Il fatto è che in questo modo le funzioni di efficientamento delle risorse operate dal mercato vengono dimenticate, come vengono dimenticate le arene internazionali e le competenze locali. Ed è un peccato, perché, come giustamente osservano Booth e Stagnaro, coinvolgere più livelli istituzionali, rispettando sempre il principio di sussidiarietà (e cioè individuando di volta in volta il livello istituzionale più adatto, per competenza e vicinanza al cittadino, a legiferare su una questione), è il modo migliore per stabilire una gerarchia di ruoli e compiti. Il principio one fits all, oltre a mortificare uno degli strumenti più affilati del processo democratico, ossia il pluralismo, carica lo stato di una responsabilità che mi pare più sensato distribuire nel tessuto socio-economico coinvolgendo diversi attori. Insomma, se la risposta al problema climatico si riduce nel confidare in un centralismo più o meno illuminato, il rischio è di produrre una sequenza indefinibile di sprechi. Che è un bel paradosso se il punto di partenza è quello di produrre meno emissioni.

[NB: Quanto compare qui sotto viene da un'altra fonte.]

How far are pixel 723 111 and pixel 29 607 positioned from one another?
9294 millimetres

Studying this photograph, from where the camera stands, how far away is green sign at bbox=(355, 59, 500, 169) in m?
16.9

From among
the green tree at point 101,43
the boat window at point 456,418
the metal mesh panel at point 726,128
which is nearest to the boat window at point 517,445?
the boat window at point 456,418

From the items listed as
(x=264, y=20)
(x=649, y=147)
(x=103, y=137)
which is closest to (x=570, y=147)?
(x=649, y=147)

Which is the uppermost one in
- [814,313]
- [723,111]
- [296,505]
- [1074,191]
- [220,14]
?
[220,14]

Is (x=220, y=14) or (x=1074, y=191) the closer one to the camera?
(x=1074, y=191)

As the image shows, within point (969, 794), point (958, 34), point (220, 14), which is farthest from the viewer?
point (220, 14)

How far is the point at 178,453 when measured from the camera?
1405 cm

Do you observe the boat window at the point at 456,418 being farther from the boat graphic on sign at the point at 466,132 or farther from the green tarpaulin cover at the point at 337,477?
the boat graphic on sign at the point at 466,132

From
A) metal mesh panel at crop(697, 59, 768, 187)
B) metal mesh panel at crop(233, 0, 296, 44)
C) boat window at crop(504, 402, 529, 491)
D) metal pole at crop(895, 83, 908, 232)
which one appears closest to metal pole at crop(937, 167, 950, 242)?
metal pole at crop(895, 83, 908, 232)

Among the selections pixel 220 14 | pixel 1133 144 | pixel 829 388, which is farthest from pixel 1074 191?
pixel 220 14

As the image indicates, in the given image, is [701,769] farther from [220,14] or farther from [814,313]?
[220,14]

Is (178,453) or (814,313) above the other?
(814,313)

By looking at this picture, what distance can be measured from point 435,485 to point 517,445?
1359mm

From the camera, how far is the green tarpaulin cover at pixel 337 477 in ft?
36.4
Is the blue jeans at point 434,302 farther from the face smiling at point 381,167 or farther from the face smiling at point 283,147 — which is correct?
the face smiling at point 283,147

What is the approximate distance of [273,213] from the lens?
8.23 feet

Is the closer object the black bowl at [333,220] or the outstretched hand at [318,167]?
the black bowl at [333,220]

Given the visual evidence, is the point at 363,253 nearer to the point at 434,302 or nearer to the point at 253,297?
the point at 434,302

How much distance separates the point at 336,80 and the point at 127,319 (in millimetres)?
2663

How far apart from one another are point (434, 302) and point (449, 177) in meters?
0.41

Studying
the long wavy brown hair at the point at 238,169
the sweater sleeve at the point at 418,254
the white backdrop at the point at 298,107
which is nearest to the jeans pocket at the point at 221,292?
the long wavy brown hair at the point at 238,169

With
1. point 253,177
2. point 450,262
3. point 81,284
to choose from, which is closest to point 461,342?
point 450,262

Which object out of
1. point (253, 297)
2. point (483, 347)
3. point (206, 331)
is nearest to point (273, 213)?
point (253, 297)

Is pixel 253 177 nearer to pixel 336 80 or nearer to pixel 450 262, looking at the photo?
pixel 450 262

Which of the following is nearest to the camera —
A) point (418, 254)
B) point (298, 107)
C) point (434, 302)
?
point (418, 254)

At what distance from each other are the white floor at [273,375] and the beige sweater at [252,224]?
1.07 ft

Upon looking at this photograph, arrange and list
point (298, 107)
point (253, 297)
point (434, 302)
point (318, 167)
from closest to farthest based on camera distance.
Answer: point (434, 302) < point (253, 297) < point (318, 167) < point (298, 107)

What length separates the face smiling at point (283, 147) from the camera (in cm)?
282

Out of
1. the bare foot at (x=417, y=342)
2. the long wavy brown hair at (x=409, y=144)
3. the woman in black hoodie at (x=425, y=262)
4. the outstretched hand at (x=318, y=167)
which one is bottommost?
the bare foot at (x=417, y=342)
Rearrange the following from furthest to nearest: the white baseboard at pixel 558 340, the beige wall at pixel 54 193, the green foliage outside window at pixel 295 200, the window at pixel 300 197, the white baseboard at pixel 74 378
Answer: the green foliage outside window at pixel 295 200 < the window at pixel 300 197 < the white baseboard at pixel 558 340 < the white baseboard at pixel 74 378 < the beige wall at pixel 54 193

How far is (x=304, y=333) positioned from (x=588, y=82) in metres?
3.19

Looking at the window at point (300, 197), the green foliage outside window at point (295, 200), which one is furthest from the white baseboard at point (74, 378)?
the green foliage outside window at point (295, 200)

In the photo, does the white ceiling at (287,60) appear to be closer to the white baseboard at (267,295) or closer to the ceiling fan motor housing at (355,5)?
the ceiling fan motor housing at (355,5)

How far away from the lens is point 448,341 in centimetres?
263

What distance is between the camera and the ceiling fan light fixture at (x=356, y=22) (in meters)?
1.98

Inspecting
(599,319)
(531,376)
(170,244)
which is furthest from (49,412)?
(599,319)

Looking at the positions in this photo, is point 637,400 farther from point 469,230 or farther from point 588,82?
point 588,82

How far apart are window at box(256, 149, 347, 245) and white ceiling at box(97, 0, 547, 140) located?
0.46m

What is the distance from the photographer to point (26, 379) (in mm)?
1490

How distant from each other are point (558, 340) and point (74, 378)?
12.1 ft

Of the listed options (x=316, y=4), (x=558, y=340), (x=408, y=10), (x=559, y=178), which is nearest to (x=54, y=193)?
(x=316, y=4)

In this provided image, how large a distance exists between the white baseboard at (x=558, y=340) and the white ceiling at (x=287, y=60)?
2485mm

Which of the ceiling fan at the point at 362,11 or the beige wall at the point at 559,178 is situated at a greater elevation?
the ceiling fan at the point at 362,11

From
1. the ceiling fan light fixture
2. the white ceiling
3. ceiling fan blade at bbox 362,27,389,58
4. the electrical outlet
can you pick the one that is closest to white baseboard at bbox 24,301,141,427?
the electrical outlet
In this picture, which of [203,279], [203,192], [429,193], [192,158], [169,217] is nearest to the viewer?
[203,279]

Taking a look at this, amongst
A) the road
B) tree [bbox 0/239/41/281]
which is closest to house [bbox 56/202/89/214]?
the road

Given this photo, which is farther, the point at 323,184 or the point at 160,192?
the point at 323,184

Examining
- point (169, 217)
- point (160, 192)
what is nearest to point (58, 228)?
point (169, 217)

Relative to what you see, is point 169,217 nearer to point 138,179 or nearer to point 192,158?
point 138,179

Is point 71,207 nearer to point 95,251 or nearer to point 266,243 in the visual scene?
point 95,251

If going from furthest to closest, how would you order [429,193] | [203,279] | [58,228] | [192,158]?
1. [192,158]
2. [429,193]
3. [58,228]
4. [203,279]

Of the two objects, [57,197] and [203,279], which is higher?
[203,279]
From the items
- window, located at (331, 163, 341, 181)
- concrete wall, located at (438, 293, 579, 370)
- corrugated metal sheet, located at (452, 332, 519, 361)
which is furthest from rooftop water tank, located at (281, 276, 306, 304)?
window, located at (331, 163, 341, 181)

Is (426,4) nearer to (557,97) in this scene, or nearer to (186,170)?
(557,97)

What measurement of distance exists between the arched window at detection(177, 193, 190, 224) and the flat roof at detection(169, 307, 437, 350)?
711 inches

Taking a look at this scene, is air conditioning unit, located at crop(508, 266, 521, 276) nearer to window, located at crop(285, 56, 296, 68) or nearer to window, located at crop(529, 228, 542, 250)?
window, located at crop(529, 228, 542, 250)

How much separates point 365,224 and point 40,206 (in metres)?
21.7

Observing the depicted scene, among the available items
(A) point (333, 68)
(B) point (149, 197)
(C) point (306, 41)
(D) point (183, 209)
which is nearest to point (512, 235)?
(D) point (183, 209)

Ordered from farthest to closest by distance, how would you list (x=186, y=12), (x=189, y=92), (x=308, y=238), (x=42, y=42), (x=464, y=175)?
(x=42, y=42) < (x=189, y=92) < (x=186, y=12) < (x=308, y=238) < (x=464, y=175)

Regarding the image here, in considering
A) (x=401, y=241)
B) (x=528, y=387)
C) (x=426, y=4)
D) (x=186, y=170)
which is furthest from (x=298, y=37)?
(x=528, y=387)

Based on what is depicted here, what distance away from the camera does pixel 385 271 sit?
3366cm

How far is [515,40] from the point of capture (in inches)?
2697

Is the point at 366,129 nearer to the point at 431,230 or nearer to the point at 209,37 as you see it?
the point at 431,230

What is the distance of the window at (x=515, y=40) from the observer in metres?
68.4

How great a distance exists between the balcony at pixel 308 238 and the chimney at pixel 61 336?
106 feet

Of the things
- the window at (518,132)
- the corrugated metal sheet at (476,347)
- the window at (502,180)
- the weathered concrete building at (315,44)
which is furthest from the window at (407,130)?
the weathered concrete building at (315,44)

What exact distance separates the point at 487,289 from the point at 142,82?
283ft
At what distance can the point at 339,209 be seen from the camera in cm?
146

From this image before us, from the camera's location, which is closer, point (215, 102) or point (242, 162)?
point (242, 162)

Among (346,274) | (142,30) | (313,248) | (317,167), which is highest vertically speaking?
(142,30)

Ma dato che qui si parla di policy, o più semplicemente degli strumenti da scegliere quando si cerca di fare politica, vale la pena elencare i tre criteri che, mi pare, bisognerebbe sempre tenere in considerazione. (1) Astenersi dal prediligere arbitrariamente qualsiasi tipo di tecnologia. Come sottolineano Booth e Stagnaro, i sussidi destinati a una qualsiasi risorsa energetica rinnovabile producono sempre due effetti collaterali: a) sottraggono investimenti e risorse alla ricerca e allo sviluppo di nuove tecnologie più efficienti, e b) rendono il policy-maker più soggetto a un’intensa attività di lobbying, che ovviamente non punta a un’efficiente allocazione delle risorse. (2) Prediligere un approccio trasparente. Spesso infatti, per consolidare il consenso, i politici tendono a proporre misure dai costi latenti, solo che a subire le conseguenze di simili win-win sono le categorie più fragili o meno tutelate. Per esempio: un provvedimento che incentiva l’acquisto di auto elettriche può essere presentato come un mezzo per abolire la povertà elettroattuata, salvo poi rappresentare uno sconto per chi già ha quella specifica propensione all’acquisto. (3) Tenere sempre in considerazione il tipo di incentivo che una misura innesca. L’esempio migliore è proprio la misura principale studiata da Booth e Stagnaro: una carbon tax che ha l’obiettivo di ridurre le emissioni può funzionare benissimo; invece, se ci si augura che aumenti strutturalmente il gettito, magari ridistribuendo le maggiori risorse raccolte, si sta facendo un enorme errore di valutazione. Come si diceva all’inizio, non si può avere burro e cannoni. E forse, alle fine, è proprio questa la grande verità negativa che il libro cerca di trasmettere, evitando accuratamente di dare risposte apodittiche e cercando di delineare un metodo che vada oltre il buon senso. Una piccola gioia per Descartes, si parva licet.